━━━━━ Records to use ━━━━━

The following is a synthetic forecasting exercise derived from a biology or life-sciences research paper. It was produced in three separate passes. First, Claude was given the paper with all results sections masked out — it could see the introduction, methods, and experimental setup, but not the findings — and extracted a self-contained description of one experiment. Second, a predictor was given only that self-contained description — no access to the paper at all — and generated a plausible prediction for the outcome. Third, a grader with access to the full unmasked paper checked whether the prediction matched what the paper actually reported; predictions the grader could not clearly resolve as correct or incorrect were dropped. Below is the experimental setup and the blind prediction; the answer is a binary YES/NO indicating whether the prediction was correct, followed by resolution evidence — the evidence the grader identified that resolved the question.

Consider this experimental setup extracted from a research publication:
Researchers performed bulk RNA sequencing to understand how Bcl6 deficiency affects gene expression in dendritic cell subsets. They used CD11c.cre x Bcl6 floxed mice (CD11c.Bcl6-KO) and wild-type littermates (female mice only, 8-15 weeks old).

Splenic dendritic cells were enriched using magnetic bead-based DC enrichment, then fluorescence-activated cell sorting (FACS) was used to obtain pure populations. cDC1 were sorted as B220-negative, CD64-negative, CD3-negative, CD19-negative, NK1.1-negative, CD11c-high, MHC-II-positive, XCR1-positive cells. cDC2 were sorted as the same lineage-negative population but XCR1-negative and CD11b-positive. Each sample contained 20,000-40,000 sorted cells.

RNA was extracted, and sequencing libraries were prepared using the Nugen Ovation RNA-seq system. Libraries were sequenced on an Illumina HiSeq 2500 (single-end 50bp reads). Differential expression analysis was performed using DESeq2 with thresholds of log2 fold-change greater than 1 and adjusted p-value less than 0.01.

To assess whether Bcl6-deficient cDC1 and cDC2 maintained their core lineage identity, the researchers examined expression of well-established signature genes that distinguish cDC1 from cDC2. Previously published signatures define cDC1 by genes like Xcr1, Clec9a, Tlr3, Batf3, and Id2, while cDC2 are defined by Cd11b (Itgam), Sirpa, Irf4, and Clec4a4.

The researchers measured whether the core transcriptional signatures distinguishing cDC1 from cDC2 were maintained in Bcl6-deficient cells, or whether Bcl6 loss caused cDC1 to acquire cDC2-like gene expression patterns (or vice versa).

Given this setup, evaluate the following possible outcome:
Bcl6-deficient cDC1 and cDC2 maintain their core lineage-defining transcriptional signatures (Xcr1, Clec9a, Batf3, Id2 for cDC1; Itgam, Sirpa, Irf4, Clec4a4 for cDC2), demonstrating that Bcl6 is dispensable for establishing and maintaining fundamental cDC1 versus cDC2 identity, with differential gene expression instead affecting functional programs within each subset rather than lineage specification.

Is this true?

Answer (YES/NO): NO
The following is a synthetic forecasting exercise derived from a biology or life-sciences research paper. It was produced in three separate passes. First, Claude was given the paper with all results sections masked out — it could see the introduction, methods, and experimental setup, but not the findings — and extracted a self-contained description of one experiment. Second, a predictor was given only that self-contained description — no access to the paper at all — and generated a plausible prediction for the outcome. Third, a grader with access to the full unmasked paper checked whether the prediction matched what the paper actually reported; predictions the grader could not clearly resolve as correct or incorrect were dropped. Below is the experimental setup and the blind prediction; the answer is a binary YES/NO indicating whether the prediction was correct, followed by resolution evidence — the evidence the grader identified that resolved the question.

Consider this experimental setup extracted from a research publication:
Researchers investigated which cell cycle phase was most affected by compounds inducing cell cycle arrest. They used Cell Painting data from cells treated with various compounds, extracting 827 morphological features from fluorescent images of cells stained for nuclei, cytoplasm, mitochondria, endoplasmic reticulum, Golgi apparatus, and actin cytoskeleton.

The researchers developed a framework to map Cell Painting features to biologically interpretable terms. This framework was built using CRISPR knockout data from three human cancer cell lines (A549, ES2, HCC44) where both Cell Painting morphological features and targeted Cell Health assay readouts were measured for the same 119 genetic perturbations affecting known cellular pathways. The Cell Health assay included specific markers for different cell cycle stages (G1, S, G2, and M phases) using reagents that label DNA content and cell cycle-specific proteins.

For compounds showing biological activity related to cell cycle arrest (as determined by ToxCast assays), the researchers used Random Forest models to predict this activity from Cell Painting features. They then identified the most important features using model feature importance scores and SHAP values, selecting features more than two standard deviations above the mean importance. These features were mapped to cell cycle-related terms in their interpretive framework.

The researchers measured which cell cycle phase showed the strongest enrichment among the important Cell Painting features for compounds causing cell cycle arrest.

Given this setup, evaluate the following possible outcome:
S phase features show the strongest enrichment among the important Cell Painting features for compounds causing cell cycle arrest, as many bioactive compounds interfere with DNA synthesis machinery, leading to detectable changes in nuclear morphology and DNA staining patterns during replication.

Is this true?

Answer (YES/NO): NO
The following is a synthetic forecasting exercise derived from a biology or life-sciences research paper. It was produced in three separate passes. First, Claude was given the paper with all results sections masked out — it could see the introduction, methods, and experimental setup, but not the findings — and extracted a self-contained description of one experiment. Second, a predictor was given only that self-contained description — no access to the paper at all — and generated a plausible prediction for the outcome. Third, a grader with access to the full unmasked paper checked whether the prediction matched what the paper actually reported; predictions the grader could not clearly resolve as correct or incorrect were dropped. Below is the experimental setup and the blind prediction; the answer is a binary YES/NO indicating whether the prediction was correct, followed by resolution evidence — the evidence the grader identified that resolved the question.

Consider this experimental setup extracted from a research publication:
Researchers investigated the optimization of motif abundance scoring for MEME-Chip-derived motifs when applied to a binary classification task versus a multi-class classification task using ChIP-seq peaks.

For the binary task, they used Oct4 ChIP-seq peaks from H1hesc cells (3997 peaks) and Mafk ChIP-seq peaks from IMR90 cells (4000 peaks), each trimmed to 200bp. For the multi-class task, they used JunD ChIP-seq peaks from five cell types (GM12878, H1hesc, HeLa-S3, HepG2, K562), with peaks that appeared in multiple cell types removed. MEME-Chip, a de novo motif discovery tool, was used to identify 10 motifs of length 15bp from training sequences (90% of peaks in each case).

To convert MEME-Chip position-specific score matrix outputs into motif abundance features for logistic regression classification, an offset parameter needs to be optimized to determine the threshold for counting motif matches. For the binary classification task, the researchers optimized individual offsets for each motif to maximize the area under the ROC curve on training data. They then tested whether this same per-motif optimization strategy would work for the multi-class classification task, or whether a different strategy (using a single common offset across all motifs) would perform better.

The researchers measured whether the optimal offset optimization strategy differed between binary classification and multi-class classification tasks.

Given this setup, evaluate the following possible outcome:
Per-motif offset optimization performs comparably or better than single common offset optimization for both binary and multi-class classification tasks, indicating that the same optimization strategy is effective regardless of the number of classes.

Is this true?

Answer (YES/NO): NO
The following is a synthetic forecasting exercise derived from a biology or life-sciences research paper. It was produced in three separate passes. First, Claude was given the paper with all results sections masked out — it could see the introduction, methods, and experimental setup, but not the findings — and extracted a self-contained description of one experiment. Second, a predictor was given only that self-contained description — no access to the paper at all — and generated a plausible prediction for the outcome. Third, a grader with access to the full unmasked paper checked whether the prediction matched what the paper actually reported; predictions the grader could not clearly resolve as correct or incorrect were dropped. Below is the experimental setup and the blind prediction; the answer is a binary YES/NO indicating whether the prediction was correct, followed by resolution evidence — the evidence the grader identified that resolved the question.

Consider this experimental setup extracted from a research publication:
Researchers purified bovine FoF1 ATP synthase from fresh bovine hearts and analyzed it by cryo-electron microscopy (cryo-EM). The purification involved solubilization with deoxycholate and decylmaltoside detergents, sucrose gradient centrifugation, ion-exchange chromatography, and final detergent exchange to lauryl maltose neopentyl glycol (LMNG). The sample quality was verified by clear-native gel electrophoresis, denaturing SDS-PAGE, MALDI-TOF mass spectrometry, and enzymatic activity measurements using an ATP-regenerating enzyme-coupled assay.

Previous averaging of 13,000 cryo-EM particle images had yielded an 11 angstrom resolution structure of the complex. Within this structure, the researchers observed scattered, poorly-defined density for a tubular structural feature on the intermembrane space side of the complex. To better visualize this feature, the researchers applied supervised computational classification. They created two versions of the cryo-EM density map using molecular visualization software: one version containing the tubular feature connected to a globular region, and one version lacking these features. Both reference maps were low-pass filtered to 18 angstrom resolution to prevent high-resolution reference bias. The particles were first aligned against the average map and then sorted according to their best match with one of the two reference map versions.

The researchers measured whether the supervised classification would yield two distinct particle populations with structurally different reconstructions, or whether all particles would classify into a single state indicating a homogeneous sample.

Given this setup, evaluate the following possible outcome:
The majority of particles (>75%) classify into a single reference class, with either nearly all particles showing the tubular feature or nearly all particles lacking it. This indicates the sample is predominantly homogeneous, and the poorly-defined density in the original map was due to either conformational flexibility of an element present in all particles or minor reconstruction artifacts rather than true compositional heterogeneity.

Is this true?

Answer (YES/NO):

━━━━━

■ **Task requirements**
The number of lines in the data holding the string "like" is the whole answer.

■ **Result of this exercise**
2